#### Source extract

Figure 5. API-driven evaluation output: per-query response time and semantic similarity scores.

Retrieval strategy for semiconductor knowledge

Semiconductor corpora are acronym-dense and entity-heavy (register names, IP blocks, stepping labels, test modes). Pure vector retrieval can miss exact identifiers; pure lexical retrieval can miss semantic intent. A hybrid approach combines vector similarity with keyword/BM25 style retrieval, merges candidates, and applies reranking based on semantic relevance and metadata (doc type, authority, revision, and scope).

Figure 6. Hybrid retrieval: vector + lexical → merge/dedupe → rerank.

Glossary steering: making answers semiconductor-aware

The single biggest relevance lever is domain grounding. A curated glossary is used as an active component of the pipeline: it disambiguates overloaded terms (e.g., Vmin, corner, training), expands internal aliases and synonyms, and injects retrieval hints so the model sees the right context before generating an answer.

Recommended glossary entry fields

Term and definition (engineering-precise, not generic).
Aliases and internal synonyms (acronyms, code names, register nicknames).
Allowed/typical contexts (which IP blocks, which lifecycle stages, which teams).
Common confusions (what the term is not in your org).
Retrieval hints (preferred doc types, tags, sections, tables).

{
  "term": "Vmin",
  "definition": "Minimum supply voltage meeting functional + timing requirements under specified conditions.",
  "units": ["mV"],
  "contexts": ["DVFS", "AVFS", "SRAM margin", "IR drop"],
  "confusions": ["Not IO Vmin", "Not retention Vmin"],
  "aliases": ["SOC_VMIN_TARGET", "SV_VMIN"],
  "related": ["SS corner", "cold temp", "droop", "guardband"],
  "retrieval_hints": {
    "boost_doc_types": ["characterization", "silicon_validation"],
    "prefer_sections": ["limits", "conditions", "tables"],
    "boost_tags": ["stepping", "corner"]
  }
}

Testing and evaluation

ZettaLens includes an API-based auto-accuracy checking script to enable end-to-end testing of retrieval accuracy, metadata handling, and performance. The evaluation harness also supports benchmarking across different LLMs and embedding models.

########
#### Supplied entries

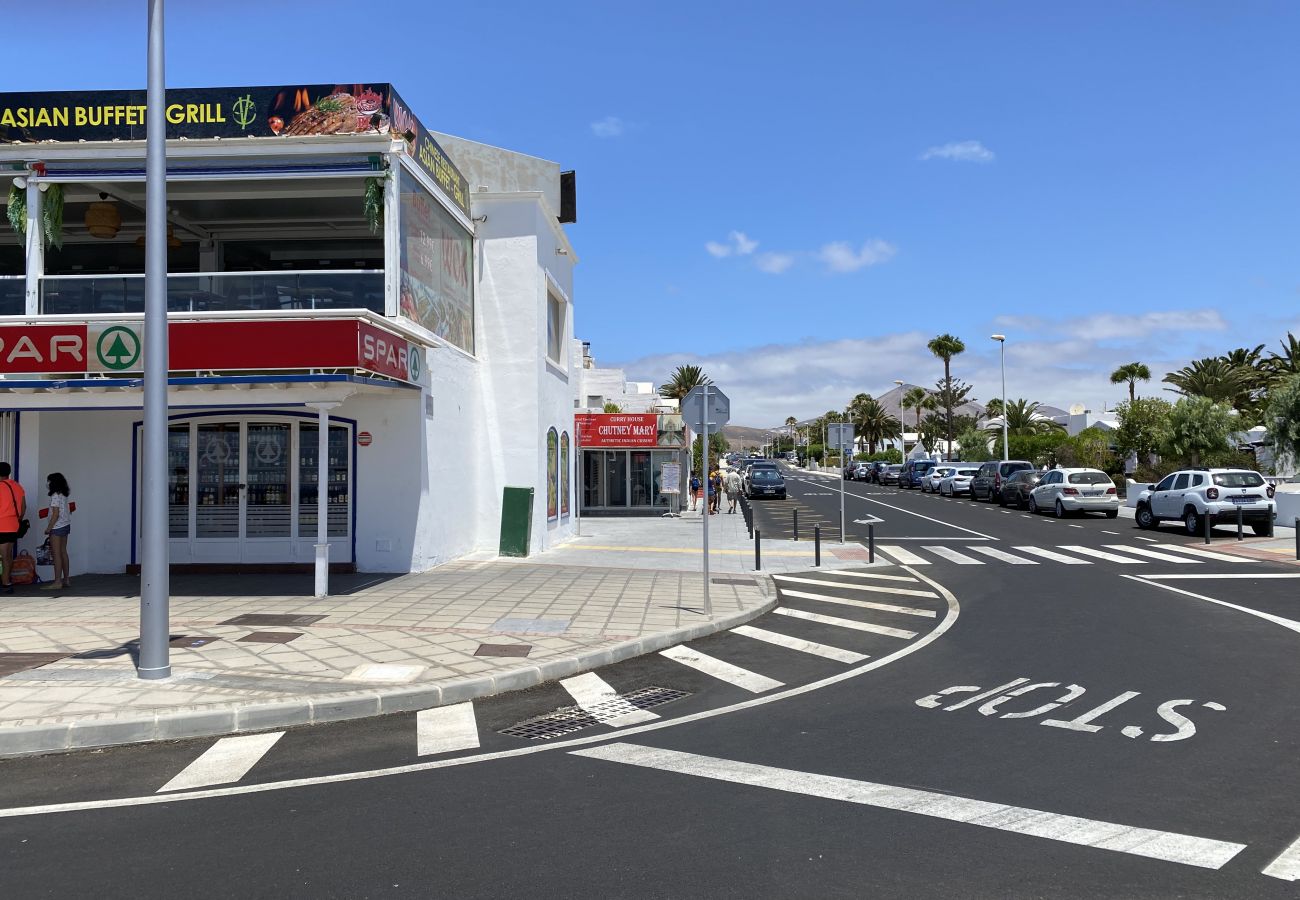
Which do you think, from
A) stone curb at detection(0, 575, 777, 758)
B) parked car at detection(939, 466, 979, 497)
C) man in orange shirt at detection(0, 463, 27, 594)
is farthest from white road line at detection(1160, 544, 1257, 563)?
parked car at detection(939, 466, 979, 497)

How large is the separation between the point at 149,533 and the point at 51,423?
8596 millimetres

########
#### Supplied entries

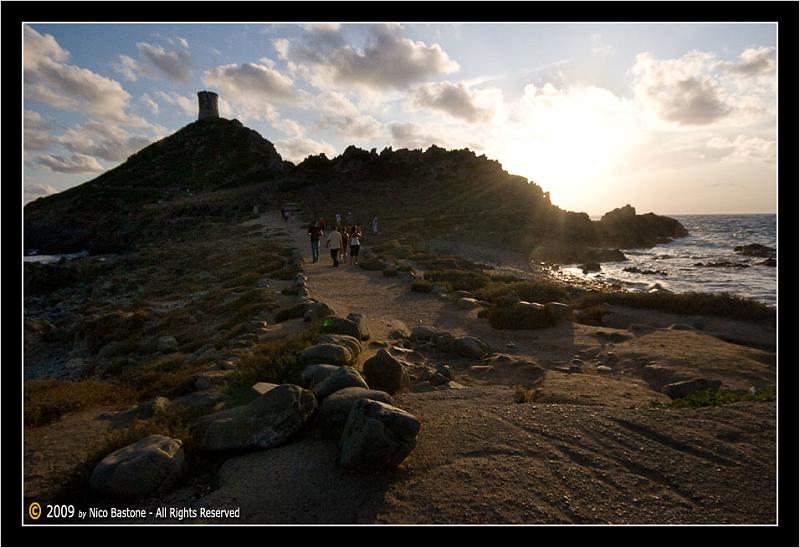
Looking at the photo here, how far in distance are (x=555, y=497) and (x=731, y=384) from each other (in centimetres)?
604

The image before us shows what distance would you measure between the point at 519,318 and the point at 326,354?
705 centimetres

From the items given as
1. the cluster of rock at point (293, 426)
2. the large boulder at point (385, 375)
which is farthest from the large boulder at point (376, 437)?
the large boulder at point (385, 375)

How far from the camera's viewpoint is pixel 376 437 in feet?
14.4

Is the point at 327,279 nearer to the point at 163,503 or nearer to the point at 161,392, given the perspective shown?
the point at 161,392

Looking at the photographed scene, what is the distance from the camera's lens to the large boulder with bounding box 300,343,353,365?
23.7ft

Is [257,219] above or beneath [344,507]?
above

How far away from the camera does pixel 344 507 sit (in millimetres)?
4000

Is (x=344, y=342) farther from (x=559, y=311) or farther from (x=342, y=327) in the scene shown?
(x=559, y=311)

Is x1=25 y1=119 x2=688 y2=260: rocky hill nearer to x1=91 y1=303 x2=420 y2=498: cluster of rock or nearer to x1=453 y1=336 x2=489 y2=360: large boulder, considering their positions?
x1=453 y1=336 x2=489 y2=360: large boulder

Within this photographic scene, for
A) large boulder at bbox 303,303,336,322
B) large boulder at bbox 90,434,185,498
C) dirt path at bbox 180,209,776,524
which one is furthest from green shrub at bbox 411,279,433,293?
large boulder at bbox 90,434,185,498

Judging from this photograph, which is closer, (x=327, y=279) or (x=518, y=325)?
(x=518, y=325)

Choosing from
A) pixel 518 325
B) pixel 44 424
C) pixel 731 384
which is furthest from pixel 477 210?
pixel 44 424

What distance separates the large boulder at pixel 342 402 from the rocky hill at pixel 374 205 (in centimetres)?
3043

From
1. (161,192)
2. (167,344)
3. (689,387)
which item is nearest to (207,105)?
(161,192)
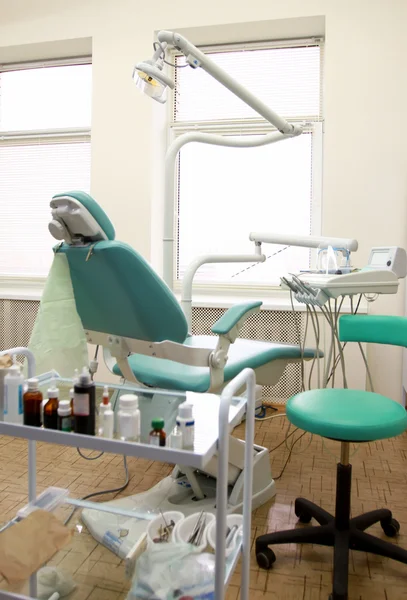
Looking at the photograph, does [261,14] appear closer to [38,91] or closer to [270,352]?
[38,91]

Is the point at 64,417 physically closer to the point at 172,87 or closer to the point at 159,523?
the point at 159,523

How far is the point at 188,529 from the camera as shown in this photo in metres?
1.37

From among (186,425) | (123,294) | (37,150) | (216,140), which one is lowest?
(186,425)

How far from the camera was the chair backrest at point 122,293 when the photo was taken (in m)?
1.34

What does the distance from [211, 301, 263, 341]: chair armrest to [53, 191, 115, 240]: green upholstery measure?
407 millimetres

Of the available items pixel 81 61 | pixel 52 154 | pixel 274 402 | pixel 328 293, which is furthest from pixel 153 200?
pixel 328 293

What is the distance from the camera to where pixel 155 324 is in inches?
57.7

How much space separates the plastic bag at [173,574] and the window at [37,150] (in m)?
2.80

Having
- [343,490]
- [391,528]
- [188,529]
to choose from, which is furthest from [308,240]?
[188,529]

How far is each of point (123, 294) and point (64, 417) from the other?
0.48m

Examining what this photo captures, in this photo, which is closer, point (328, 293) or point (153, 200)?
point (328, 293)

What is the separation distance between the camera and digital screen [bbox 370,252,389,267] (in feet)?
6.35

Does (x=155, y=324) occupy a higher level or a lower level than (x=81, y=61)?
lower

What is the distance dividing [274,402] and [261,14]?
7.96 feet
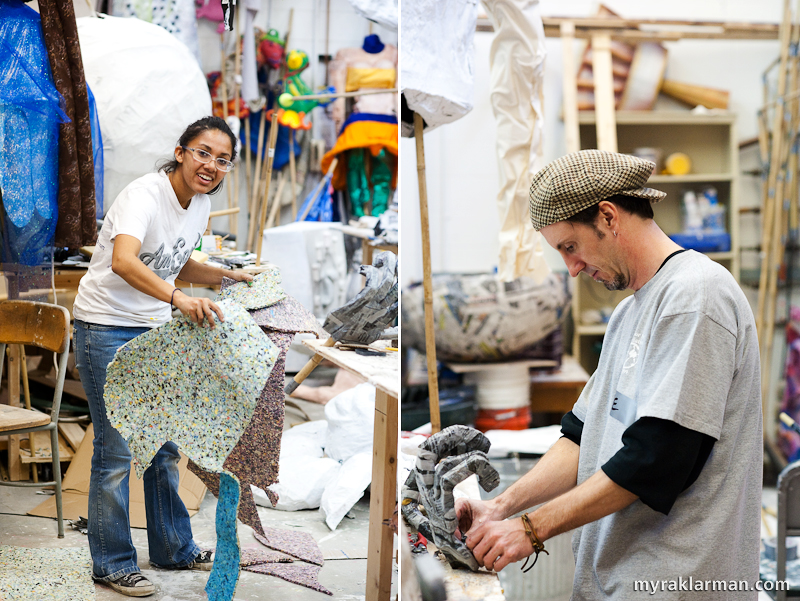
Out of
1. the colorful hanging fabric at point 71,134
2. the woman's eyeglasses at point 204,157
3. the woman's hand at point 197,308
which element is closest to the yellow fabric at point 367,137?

########

■ The problem
Write the next part of the text on retrieval and glossary steering for semiconductor knowledge, starting after its last sentence, which mentions benchmarking across different LLMs and embedding models.

■ Solved problem
In practice, this allows teams to track: (a) response latency, (b) semantic similarity between expected and generated answers, (c) retrieval hit-rate for authoritative documents, and (d) regression detection after pipeline changes.

What to instrument

P50/P95 latency per stage: rewrite, retrieve, rerank, generate
Recall@K / nDCG@K on a curated "golden" evaluation set
Groundedness checks: does every key claim have a citation?
Freshness distribution: time since last indexed revision

Model stack selection

Based on testing on the provided documents, the following configuration offered the best tradeoff between resource use and answer quality:

LLM: Llama 3.1 8B Instruct (local)
Embedder: sentence-transformers/all-MiniLM-L12-v2
Reranker: cross-encoder/ms-marco-MiniLM-L-6-v2

Deployment on local servers

To support multiple engineers concurrently, the recommended deployment pattern runs multiple instances of the LLM, reranker, and embedder, fronted by NGINX for load balancing. This isolates heavy inference workloads, improves tail latency, and enables incremental horizontal scaling.

In the local deployment, the LLM service was hosted using vLLM. A single shared NVIDIA A100 GPU supported 10 concurrent users under interactive workloads.

Figure 7. Deployment pattern: multiple inference services behind NGINX load balancing.

Deployment recommendations

Separate services: run LLM inference, embedding, and reranking as independent processes; containers scale independently.
Use NGINX: a simple, auditable load balancer for multi-instance routing and health checks.
Prioritize NVMe: for vector index storage and parsing scratch space; avoid networked filesystems for hot indexes when possible.
Instrument P50/P95: across stages (rewrite, retrieve, rerank, generate) and alert on regressions.
Version everything: model builds, prompts, and glossary releases so answer behavior is reproducible.

What's next

Once a private RAG system is working, the next frontier is reliability at scale: better evaluation sets, stronger permission-aware ranking, and more helpful workflows (tickets, summaries, "show me the table", etc.).

Figure 8. Roadmap sketch: scaling, user management, agentic retrieval, and full RAG evaluation.